Credits:
Connie Prince -- Baked With Love
https://store.gingerscraps.net/Baked-With-Love-Kit.html
Font -- KG Begin Again


Journaling:
Would it be my wedding rings, my sewing machine, my new watch; all gifts from my husband? My jewelry from my dad? Music from my growing up years? But none of these has moved me as much as my grandmother's recipes; with many of them written in her own handwriting with her notes.


The family all enjoyed her lemon chicken, watergate salad and corned beef hash. But most of all we loved her jook. It's a chinese rice broth soup, sometimes with chicken or turkey. She started the tradition of serving it on New Year's Eve. After midnight and popping our fireworks, we would come in from the cold to a nice bowl of hot jook. We would dress it up with green onions, pickled cabbage and shoyu to our liking. Then sit down with our cousins to chat about the new year. What a treat!


Since I lived on the mainland and wanted to be able to make the soup, my grandmother gave me her recipe. The recipe is pictured.

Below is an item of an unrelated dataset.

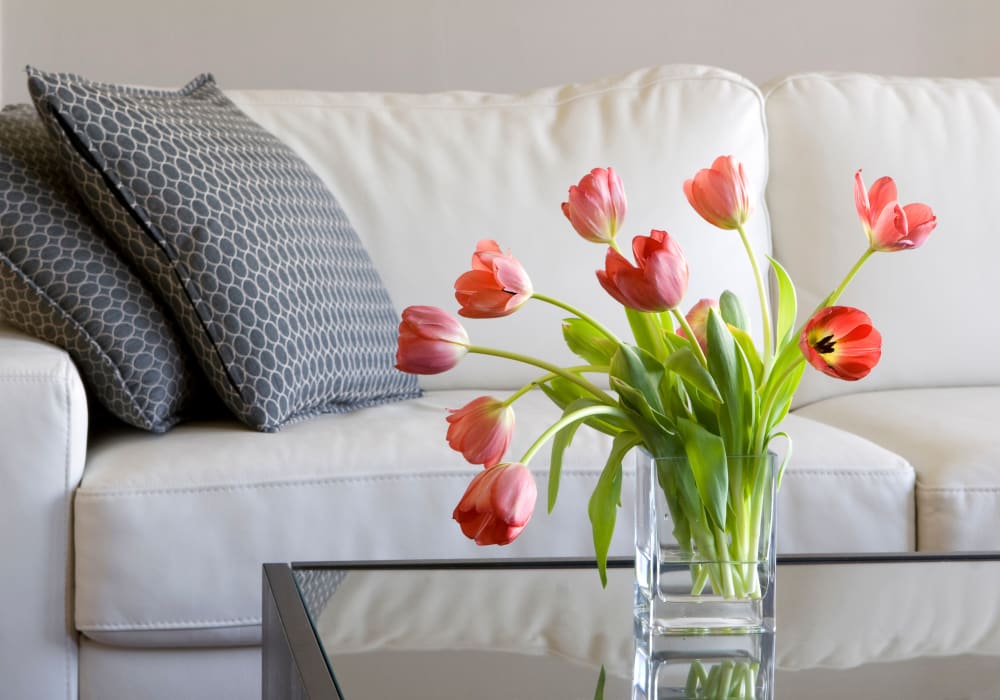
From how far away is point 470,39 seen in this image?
8.40 ft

We soon started to have jook on Christmas Eve. When my grandmother wasn't able to make the jook, my mother took over the task. She started using the same pot; cooked it over 8 hours, stirring every 1/2 hours.


The aroma of a bowl of hot steamy jook always brings me back to the simpler times, when we tried to stay up late to see Santa or the Easter bunny; when the whole world was right here in our house.


Grandmother's pot is in the photo with my Mom.